PROMPT 1: In the passage on copper broadband pricing, what wholesale price did the Commerce Commission set for copper-based broadband?

PASSAGE:
Unless there is some diehard with a large legal budget to burn, last month's final decision by the Commerce Commission setting the wholesale price of copper-based broadband at $41.19 brings the curtain down on a long, complex and contentious process.
I'm not going to spend much time revisiting the details of the Commission's decision, other than to note that in an exercise like this one, with so many moving parts, there is inevitably going to be room for even reasonable people to disagree. In their place, I might well have gone a different way on aspects of WACC, for example, or taken a different position on the challenge of digging trenches through New Zealand's allegedly idiosyncratic topography, but so what: overall it was a reasoned, careful piece of work.
The end result looks to have ended up in the right area, and I say “area” advisedly: there is no single “true” point-estimate answer to these sorts of questions. You only have to glance at Figure X1 of the decision, for example, to see how second thoughts on various component bits can have significant impacts on the final price. I was comforted in particular, as I thought it was a realistic result, by the Commission's calculation (in paras X34-5) that its price on a “like for like” basis came out lower, at $31.60, than the entry-level UFB price of $37.50. And no, I don't want comments from conspiracy nutters who think the Commission was steering its decision to within cooee of the UFB price.
But let's step back from the specifics and consider some broader picture issues.

SOURCE MATERIAL:
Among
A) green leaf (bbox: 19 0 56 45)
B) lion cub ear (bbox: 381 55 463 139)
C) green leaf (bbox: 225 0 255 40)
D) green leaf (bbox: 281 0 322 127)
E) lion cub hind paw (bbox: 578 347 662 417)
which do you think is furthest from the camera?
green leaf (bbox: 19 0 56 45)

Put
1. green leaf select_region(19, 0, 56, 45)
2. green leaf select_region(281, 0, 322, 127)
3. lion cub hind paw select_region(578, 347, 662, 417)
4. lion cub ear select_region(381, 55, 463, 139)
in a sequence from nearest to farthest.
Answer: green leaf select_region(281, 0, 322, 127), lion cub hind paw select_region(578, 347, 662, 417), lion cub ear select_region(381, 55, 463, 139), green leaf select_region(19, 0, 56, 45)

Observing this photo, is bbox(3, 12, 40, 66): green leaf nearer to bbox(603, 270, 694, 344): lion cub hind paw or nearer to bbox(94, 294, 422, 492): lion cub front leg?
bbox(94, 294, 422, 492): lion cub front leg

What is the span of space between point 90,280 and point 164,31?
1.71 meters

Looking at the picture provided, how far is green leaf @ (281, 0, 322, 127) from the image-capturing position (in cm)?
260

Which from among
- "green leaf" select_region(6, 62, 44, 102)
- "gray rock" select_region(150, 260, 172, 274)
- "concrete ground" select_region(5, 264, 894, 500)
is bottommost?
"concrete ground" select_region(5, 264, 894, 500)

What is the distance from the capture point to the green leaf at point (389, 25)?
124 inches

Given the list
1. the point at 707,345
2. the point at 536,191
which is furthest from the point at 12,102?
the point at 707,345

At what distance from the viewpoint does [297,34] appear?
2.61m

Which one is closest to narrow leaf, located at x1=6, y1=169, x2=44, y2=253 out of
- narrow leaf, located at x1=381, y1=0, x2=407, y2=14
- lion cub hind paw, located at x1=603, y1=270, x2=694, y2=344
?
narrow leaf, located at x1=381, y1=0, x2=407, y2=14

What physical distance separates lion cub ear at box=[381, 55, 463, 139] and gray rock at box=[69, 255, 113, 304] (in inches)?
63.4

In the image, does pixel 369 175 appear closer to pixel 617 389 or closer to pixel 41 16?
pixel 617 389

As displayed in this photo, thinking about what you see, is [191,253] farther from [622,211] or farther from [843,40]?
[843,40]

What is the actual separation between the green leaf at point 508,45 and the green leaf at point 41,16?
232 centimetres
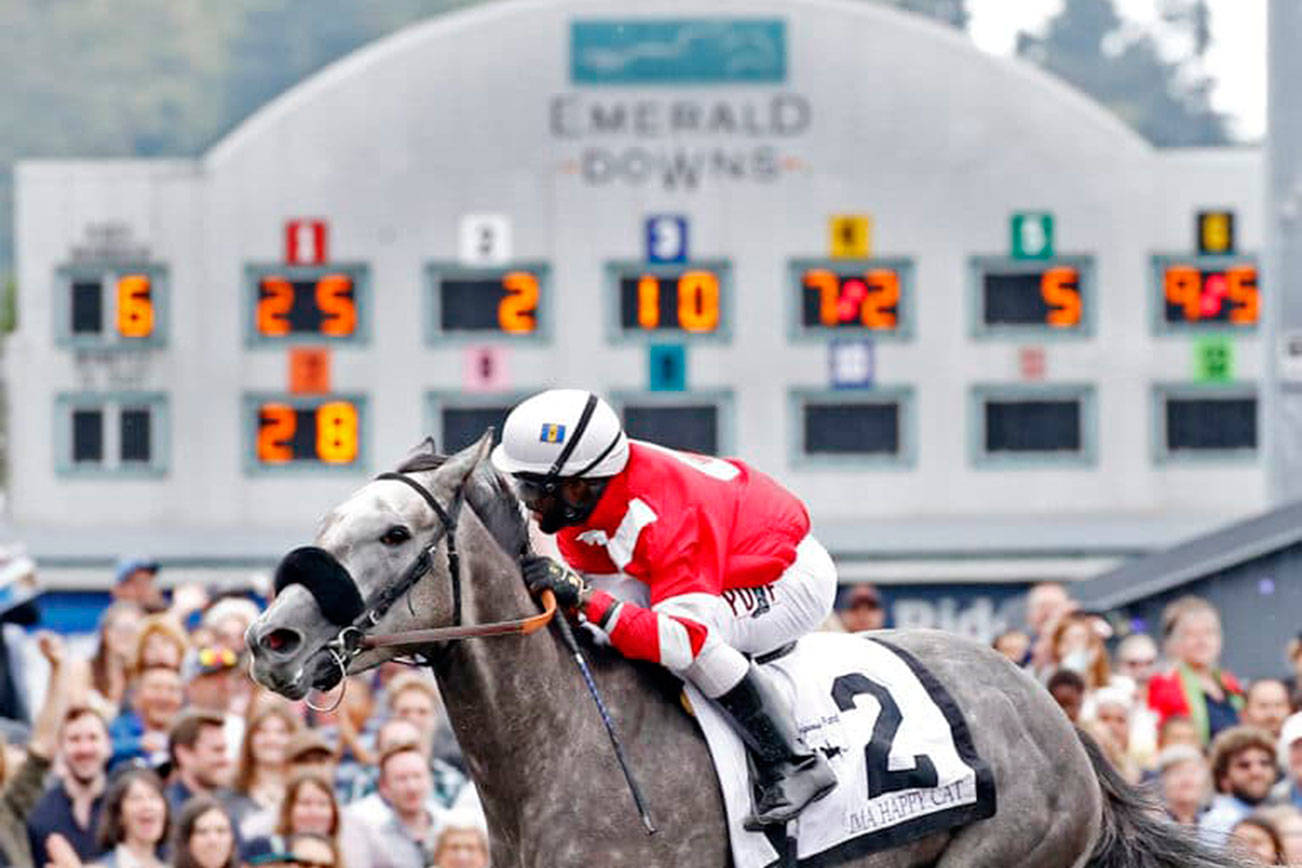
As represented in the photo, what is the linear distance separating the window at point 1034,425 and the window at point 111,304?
19.0ft

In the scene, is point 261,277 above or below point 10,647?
above

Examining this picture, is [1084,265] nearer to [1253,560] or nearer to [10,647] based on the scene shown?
[1253,560]

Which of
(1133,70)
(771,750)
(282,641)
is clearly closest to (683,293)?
(771,750)

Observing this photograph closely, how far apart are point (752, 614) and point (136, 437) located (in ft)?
48.5

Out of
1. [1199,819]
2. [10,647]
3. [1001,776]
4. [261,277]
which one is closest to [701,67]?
[261,277]

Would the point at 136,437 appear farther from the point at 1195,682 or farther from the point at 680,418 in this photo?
the point at 1195,682

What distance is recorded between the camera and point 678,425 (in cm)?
2038

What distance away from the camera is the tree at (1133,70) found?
75000 mm

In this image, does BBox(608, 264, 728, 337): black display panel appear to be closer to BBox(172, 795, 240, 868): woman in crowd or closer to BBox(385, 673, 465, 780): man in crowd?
BBox(385, 673, 465, 780): man in crowd

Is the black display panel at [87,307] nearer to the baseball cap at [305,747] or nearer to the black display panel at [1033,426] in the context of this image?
the black display panel at [1033,426]

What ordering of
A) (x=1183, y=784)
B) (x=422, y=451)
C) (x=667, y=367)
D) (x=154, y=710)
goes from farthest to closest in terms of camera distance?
(x=667, y=367) < (x=154, y=710) < (x=1183, y=784) < (x=422, y=451)

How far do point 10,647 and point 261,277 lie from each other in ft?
28.7

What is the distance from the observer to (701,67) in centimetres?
2088

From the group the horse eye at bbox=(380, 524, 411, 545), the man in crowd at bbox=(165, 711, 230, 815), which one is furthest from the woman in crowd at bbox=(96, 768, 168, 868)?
the horse eye at bbox=(380, 524, 411, 545)
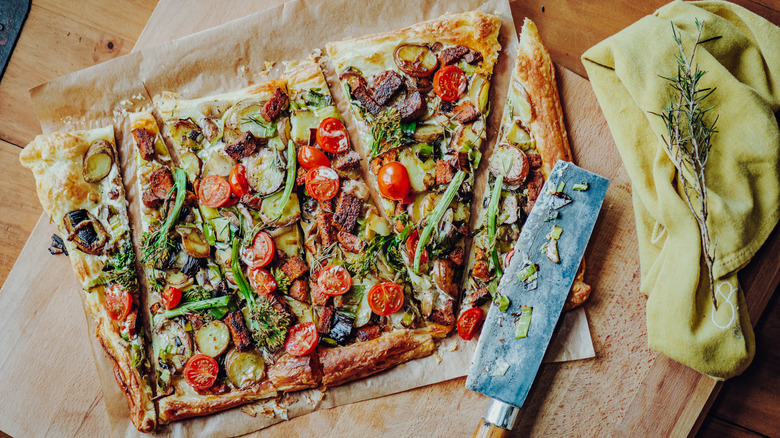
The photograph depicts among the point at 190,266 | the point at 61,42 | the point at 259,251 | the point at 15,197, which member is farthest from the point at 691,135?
the point at 15,197

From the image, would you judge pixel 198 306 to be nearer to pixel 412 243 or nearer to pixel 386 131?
pixel 412 243

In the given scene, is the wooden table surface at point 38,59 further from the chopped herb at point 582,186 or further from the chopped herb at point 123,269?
the chopped herb at point 582,186

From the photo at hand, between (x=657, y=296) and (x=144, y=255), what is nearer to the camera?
(x=657, y=296)

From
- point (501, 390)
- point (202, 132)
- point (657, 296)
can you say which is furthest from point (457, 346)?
point (202, 132)

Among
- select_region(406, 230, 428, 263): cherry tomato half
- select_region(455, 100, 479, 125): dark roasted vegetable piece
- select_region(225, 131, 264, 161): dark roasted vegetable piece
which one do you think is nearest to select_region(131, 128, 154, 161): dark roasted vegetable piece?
select_region(225, 131, 264, 161): dark roasted vegetable piece

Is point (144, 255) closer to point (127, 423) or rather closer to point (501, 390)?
point (127, 423)

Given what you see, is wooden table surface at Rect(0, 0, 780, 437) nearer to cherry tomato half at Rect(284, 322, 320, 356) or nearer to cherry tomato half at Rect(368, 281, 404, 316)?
cherry tomato half at Rect(284, 322, 320, 356)
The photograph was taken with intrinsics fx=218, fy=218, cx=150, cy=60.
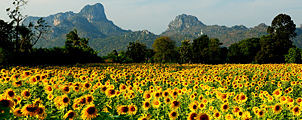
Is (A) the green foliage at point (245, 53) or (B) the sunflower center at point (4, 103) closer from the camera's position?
(B) the sunflower center at point (4, 103)

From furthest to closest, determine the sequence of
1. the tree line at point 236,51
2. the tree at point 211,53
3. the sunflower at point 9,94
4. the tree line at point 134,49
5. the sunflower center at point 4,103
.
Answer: the tree at point 211,53
the tree line at point 236,51
the tree line at point 134,49
the sunflower at point 9,94
the sunflower center at point 4,103

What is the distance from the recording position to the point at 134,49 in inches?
2336

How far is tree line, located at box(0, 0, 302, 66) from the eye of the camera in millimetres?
22895

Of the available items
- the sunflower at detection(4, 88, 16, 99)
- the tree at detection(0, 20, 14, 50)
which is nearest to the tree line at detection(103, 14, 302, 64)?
the tree at detection(0, 20, 14, 50)

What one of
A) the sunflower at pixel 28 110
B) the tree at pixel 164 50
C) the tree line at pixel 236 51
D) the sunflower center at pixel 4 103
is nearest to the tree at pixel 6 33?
the tree line at pixel 236 51

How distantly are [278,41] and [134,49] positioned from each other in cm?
3383

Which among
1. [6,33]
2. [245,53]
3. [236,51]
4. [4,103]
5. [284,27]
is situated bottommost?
[4,103]

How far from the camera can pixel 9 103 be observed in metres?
2.69

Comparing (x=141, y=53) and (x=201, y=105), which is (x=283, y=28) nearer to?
(x=141, y=53)

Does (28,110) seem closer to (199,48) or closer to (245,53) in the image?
(199,48)

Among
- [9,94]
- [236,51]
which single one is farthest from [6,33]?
[236,51]

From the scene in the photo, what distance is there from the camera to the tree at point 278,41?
4081cm

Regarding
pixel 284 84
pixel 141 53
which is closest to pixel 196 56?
pixel 141 53

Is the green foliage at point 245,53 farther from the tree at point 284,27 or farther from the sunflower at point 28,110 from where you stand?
the sunflower at point 28,110
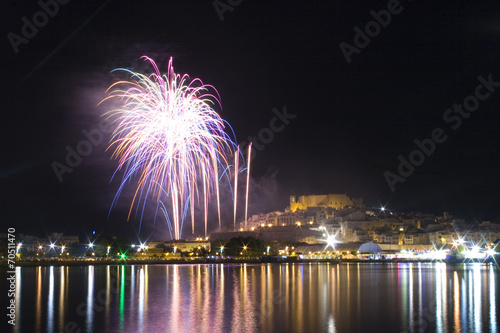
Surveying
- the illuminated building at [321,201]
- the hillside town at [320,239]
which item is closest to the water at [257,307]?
the hillside town at [320,239]

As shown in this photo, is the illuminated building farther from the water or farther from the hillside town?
the water

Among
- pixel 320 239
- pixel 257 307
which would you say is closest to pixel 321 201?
pixel 320 239

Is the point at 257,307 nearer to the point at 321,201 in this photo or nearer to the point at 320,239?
the point at 320,239

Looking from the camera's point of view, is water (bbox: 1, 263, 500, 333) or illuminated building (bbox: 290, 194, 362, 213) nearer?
water (bbox: 1, 263, 500, 333)

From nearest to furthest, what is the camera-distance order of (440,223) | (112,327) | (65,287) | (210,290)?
1. (112,327)
2. (210,290)
3. (65,287)
4. (440,223)

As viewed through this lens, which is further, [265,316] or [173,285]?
[173,285]

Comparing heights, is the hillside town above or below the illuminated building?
below

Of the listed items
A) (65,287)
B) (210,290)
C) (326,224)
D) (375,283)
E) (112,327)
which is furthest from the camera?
(326,224)

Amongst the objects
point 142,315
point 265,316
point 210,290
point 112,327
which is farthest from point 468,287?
point 112,327

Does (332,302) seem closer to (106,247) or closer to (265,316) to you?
(265,316)

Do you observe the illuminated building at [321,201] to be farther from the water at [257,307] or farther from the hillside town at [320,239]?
the water at [257,307]

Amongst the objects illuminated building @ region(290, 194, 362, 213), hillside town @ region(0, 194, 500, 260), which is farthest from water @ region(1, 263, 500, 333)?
illuminated building @ region(290, 194, 362, 213)
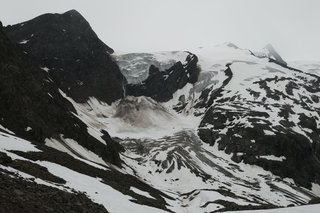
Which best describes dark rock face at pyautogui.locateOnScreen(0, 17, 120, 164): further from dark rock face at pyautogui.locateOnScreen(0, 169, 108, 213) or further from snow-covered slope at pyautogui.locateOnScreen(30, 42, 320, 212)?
dark rock face at pyautogui.locateOnScreen(0, 169, 108, 213)

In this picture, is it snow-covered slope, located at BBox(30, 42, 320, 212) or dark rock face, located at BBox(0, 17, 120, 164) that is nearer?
dark rock face, located at BBox(0, 17, 120, 164)

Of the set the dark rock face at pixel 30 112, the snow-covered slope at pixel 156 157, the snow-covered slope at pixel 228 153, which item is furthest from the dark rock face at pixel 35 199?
the snow-covered slope at pixel 228 153

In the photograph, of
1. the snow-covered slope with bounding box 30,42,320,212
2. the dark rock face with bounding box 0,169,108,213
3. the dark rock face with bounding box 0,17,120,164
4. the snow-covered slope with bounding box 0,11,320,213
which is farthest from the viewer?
the snow-covered slope with bounding box 30,42,320,212

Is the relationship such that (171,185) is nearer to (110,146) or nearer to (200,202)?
(110,146)

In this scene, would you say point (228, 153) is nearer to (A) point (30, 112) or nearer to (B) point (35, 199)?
(A) point (30, 112)

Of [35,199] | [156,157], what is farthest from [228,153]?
[35,199]

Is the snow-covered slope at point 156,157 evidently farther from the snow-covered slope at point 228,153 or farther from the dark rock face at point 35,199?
the snow-covered slope at point 228,153

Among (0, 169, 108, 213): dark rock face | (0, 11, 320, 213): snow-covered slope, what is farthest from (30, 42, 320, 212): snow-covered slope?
(0, 169, 108, 213): dark rock face

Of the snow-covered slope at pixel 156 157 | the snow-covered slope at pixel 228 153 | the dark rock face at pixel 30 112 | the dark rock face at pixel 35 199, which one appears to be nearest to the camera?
the dark rock face at pixel 35 199
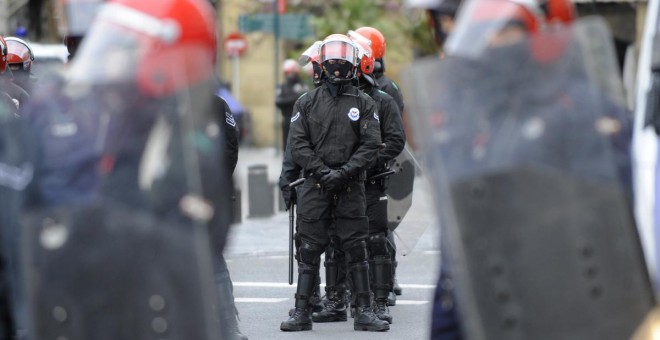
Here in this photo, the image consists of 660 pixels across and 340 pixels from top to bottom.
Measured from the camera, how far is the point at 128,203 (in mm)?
3746

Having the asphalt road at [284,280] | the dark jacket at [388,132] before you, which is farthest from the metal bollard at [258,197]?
the dark jacket at [388,132]

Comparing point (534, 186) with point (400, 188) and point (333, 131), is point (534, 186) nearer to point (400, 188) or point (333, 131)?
point (333, 131)

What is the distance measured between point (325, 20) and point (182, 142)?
97.5 feet

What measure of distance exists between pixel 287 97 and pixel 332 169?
12.9m

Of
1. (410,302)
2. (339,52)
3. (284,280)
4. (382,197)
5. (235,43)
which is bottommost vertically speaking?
(235,43)

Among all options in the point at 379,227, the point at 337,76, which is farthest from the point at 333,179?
the point at 379,227

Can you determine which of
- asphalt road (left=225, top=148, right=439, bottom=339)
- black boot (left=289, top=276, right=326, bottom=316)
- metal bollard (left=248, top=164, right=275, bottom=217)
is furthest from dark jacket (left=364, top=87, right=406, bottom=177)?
metal bollard (left=248, top=164, right=275, bottom=217)

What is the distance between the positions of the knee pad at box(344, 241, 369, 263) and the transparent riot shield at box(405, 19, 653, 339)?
257 inches

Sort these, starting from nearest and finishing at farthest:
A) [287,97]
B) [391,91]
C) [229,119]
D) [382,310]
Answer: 1. [229,119]
2. [382,310]
3. [391,91]
4. [287,97]

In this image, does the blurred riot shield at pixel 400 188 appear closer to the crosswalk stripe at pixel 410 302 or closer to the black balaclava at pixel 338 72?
the crosswalk stripe at pixel 410 302

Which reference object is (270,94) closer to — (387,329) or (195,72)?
(387,329)

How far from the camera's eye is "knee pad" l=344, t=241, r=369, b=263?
10391mm

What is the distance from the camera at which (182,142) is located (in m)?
3.76

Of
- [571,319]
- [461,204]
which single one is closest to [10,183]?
[461,204]
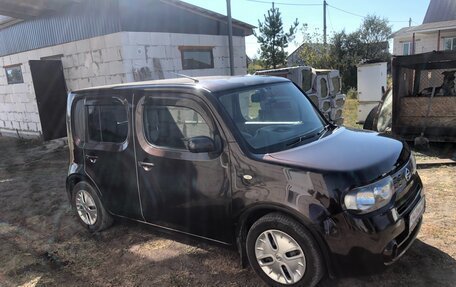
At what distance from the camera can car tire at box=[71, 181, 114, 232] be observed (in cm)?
439

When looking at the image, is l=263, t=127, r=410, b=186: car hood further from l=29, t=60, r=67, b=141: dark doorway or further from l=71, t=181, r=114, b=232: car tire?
l=29, t=60, r=67, b=141: dark doorway

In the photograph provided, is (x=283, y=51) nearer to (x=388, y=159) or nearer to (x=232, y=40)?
(x=232, y=40)

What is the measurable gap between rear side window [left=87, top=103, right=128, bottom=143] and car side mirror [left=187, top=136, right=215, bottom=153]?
1.05m

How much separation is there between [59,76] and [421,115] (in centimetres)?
946

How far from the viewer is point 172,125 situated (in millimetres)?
3500

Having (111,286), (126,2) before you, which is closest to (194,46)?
(126,2)

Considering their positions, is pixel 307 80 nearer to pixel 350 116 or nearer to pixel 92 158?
pixel 350 116

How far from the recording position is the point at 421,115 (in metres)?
7.27

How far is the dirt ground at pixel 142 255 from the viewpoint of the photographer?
321cm

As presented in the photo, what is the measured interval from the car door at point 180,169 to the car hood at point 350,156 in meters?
0.53

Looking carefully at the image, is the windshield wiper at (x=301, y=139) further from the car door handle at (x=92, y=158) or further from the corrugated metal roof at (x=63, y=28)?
the corrugated metal roof at (x=63, y=28)

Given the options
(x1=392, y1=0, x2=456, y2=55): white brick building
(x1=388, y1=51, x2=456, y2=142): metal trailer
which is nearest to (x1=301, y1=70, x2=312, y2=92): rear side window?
(x1=388, y1=51, x2=456, y2=142): metal trailer

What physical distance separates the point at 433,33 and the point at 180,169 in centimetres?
2719

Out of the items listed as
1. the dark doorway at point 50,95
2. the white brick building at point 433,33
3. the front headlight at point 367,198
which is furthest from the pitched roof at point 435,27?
the front headlight at point 367,198
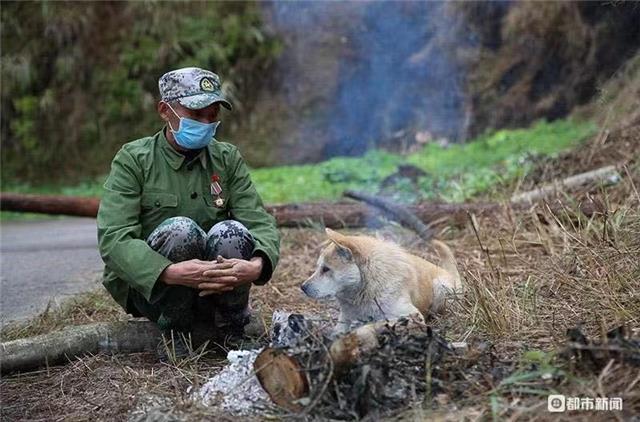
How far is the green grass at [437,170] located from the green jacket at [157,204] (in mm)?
4656

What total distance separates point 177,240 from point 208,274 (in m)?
0.25

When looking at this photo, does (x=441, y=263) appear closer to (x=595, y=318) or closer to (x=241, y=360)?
(x=595, y=318)

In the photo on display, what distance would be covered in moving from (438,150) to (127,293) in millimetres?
9917

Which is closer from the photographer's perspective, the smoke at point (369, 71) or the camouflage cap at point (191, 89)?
the camouflage cap at point (191, 89)

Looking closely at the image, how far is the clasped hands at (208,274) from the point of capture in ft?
13.5

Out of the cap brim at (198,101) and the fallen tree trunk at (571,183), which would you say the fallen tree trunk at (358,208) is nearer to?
the fallen tree trunk at (571,183)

PROMPT 2: Count the lines in the rows that include the word "recording". Reply with the number alone.

COMPLETE ANSWER 1: $41.19

COMPLETE ANSWER 2: 2